> _PROBLEM DETAILS_: Continue the passage on errors in manual cell tracking from the point where it stops.

> _GIVEN TEXT_:
[Start of Attachment]

Cell speed variability caused by imprecise centroid selection

Cell type

σ in μm

original MD

AMD in μm/min


AMD (smoothed)






















































































Three cell types where tested (slow cell (sc), medium fast cell (mc), fast cell (fc)). The centroid positions where artificially varied within a standard deviation (σ, both axes) of 3 to 7.5 μm around the real centroid and the average mean displacement (AMD) computed for each set of varied tracks (200 tracks per setting). Variation of centroid positions resulted in overestimation of cell speeds, which was most pronounced for the slowest cell. Smoothing of "noisy" cell tracks by a centered moving average filter (window size 5) tended to underestimate MD values to varying degrees.

Variations induced by cell subset selection

A common practice in manual cell tracking is to select only a subset of cells from each time-lapse video for analysis, which is then assumed to represent the whole cell population. We were interested in determining how closely manually selected subpopulations approximate the whole cell population in a typical experimental setting. To this end, we analyzed five video sequences of Panc-1 pancreatic cancer cells differentially treated with stimulatory and inhibitory substances. One expert manually tracked the cells in each of the five sample videos. Only tracks, which did not leave the field of view between the first and the last frame, were considered, resulting in a total of 420 valid tracks. AMD values were calculated for "raw" tracks as well as smoothened tracks (centered moving average filter, window size 5). The five video samples show well-distinguishable differences in migration rates regardless if "raw" or smoothened cell tracks were used for AMD computation (Figure 1). In order to isolate a possible bias resulting from subjective selection of cells from other error sources, we exclusively used smoothed tracks for AMD calculations, thereby excluding errors resulting from imprecise cell centroid selection as highlighted above. Ten participants were asked to choose a subset of 20 cells from each video, which they found to be good representatives of the cell population. The participants could observe the movement of the cells prior to their selection. They were however not informed about the treatment of the cells to avoid biasing the choice of cells due to a priori knowledge about expected effects of the inhibitory or stimulatory substances. The subsets chosen by each test person were used to compute the AMD for every video sample, revealing highly individual cell choices for the ten participants. In general, the selected subsets tended to substantially overestimate the average migration rates of the populations (Figure 1). The variance of the ten participants' choices was especially high for the samples with faster cells (i.e. the TGFβ- and SPC-treated cells; see Figure 1). To evaluate the degree of "agreement" between participants in selecting cells, we computed for any combination of two participants the number of commonly selected cells. The results demonstrate that across all 5 video sequences, on average 6.17 cells out of the 20 (max. 12; min. 1) were commonly chosen between any two participants (Table 2).
Table 2

Levels of agreement between any two participants in selecting "representative" subsets of 20 cells from cell populations.

Image sequence no.

[End of Attachment]

> _MATERIAL SHOWN_:
[Start of Attachment]

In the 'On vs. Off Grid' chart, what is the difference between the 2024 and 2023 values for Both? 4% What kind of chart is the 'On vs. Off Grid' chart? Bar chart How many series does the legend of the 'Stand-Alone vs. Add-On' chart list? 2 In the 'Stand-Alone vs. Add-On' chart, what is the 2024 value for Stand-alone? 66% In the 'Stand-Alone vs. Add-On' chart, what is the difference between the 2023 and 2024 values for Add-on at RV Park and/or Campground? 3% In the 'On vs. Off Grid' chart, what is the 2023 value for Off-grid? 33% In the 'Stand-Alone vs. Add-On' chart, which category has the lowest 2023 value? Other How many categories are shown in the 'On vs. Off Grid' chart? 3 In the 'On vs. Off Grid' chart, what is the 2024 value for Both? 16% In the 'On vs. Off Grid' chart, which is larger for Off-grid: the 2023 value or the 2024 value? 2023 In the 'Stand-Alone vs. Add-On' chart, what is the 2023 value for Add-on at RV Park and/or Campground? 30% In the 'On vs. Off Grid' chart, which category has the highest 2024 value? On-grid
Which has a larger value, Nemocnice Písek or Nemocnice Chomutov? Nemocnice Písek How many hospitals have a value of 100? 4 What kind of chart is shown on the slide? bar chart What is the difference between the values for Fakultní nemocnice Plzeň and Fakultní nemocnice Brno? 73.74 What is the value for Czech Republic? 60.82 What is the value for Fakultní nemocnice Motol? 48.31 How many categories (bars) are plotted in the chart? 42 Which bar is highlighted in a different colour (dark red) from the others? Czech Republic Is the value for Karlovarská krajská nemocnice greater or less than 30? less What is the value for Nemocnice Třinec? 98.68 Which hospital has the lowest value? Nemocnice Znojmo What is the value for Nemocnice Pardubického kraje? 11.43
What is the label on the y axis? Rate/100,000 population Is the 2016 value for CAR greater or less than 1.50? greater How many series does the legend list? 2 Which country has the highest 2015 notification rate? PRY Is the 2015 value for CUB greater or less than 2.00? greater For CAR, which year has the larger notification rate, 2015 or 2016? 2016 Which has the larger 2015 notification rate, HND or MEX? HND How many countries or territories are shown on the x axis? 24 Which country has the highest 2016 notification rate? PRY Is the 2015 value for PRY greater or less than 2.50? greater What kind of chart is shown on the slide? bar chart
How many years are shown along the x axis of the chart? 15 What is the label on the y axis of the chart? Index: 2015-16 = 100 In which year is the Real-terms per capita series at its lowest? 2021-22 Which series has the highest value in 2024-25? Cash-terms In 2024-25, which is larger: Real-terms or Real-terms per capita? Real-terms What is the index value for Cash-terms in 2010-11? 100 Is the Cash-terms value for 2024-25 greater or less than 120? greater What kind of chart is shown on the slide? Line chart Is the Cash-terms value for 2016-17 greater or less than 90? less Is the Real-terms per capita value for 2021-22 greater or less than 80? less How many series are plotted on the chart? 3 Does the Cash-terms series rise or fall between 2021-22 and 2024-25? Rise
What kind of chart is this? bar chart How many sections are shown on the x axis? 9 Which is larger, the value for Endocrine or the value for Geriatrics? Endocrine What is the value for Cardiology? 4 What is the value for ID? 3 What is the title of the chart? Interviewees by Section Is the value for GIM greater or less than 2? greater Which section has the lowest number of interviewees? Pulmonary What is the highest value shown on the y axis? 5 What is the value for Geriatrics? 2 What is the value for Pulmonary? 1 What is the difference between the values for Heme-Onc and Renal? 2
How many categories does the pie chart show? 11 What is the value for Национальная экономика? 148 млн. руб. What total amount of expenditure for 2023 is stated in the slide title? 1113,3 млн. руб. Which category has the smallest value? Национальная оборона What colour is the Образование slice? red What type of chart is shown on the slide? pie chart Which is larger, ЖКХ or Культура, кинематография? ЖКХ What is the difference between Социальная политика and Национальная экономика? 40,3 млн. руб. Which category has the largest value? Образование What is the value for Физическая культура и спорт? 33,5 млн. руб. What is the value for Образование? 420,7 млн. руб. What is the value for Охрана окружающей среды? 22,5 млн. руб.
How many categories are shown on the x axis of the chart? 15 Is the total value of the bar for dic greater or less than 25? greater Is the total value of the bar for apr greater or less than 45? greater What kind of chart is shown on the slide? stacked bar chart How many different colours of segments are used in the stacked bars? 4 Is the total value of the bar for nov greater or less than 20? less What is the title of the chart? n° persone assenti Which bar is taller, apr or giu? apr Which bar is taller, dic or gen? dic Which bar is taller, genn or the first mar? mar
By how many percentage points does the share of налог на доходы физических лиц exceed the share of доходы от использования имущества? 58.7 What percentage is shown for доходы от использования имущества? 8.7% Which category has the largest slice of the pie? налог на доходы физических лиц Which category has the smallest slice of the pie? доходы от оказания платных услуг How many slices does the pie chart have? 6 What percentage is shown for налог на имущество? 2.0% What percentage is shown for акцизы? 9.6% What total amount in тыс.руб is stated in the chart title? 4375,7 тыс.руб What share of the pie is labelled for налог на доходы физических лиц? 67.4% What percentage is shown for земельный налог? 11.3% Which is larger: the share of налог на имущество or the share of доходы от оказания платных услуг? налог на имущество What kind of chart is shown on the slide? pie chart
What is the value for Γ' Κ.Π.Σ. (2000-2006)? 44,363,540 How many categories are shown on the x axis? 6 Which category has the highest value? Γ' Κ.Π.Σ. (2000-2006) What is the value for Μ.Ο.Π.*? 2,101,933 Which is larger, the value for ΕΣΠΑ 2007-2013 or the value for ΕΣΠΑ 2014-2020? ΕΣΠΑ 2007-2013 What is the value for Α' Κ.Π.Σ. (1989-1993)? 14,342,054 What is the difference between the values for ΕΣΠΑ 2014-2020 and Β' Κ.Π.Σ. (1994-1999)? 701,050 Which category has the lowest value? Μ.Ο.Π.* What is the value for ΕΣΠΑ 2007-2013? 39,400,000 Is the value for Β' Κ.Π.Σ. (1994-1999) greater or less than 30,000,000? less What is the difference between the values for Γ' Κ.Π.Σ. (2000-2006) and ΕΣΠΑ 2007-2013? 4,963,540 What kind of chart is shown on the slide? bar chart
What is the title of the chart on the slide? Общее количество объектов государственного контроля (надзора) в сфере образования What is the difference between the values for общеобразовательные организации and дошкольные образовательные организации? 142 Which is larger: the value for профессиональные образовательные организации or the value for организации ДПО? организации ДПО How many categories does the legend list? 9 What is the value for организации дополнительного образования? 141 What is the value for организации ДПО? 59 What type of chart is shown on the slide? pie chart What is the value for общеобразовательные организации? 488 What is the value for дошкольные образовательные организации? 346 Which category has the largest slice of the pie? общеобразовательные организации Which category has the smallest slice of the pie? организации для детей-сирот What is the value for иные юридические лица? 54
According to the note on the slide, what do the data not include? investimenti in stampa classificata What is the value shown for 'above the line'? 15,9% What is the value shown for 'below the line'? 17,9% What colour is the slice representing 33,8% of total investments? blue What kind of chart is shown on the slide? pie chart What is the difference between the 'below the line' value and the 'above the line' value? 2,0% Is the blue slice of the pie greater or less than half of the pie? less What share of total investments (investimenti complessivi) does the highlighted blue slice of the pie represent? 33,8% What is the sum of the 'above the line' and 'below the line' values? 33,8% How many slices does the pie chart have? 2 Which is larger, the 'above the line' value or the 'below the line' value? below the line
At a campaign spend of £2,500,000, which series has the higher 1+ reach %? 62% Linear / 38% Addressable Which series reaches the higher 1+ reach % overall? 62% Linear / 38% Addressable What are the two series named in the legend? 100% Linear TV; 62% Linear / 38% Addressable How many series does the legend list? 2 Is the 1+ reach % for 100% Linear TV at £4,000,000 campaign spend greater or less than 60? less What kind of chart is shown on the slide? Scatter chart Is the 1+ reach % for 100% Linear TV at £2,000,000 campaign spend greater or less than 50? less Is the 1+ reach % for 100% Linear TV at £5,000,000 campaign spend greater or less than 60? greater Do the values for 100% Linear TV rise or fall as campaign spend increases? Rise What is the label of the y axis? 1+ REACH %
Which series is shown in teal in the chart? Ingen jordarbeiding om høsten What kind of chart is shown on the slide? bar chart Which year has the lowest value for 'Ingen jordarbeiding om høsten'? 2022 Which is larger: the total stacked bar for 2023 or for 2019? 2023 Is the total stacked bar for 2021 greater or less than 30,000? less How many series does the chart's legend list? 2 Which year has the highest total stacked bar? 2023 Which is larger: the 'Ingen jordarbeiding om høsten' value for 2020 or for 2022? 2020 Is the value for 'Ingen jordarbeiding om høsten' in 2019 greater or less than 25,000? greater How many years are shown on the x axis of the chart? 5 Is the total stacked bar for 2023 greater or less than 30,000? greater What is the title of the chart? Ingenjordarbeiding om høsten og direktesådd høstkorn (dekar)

[End of Attachment]

> _EXERCISE RESULT_:
Average number of common selected tracks for any 2 participants (out of 20 possible)

1, untreated

6.62 ± 2.29

2, spc

5.09 ± 1.90

3, tgfβ

7.82 ± 2.25

4, tgfβ & U0126

6.49 ± 2.05

5, U0126 & spc

4.84 ± 2.14
Figure 1

Dependency of average mean displacement on track selection. Variability of track set selection for average mean displacement calculation is shown for image sequences of five Panc1 cell lines treated with different compounds (spc: Sphingosylphosphorylcholine, TGFβ, U0126). All cells were tracked manually by one expert (overall track number n = 420; for cell numbers per video see Table 3). Ten subjects selected 20 of these tracks for average mean displacement calculation (yellow, boxplots showing median, interquartiles and range). Results of randomly sampling 20 of the tracks repeatedly for 2 × 105 times are shown as orange boxplots. Average mean displacement values, utilizing all available manually tracked cells are shown in blue (for raw not smoothed tracks in green). Results of automated tracking are given in red.

In order to estimate the total range of AMD values that can potentially result from selection of different 20-cell-subsets in each sample video, we performed repeated random sampling of 20 tracks (2 × 105 iterations per sample file). As shown in Figure 1 (orange boxplots), the range of possible values was extremely broad, reflecting a considerable range of migration rates among individual cells of a given population. Interestingly, the manually selected subset results were statistically significantly different from the random resampling results for four of the five sample files (Wilcoxon test with Bonferroni p-value adjustment: puntreated = 0.023, pspc = 0.011, ptgfβ = 0.00098, ptgfβ & U0126 = 0.893, pU0126 & spc = 0.0067), confirming that manual cell subset selection introduces significant bias in the data analysis.

Automated cell tracking

In order to overcome the limitations of manual cell tracking, we have developed a fully automated image processing and tracking system comprising three stages: (a) cell centroid extraction on individual images, (b) tracking of individual cells centroids, and (c) track monitoring.

Identification of individual cells and extraction of geometrical cell centroids was performed by combining independent cell-background and cell-detail segmentation to maximize cell detection sensitivity and specificity.

For coarse cell region segmentation, we took advantage of structural discrepancies between cell tissue and image background. By computing the local image entropy, which measures the heterogeneity of intensity values in the neighborhood of each pixel, even strongly spread-out cells, which are most challenging to detect due to the low contrast they produce, are very efficiently detected. For detection of individual cell structures, we used local intensity thresholding, which is robust against illumination gradients across images. The subsequent combination of coarse cell region and cell detail images provides high cell detection sensitivity while noise in the media is successfully omitted. The entire image processing workflow is outlined in Figure 2.
Figure 2

Cell centroid segmentation. Schematic workflow and examples of intermediary steps of cell centroid extraction from microscopic images. Each new frame (A) will be processed in two distinct steps, namely cell detail segmentation (left, blue box) and cell region segmentation (right, green box). The detected centroids from the detail segmentation are first combined with the extracted centroids of one past frame to propagate cell centroids steadily through an image sequence. Afterwards the combination of the cell region image and the cell centroid image leads to deletion of cell positions in non-cell regions (panel F). Subsequent centroid merging and shifting finally concentrate groups of possible centroids within one cell to form a single cell centroid (panel G).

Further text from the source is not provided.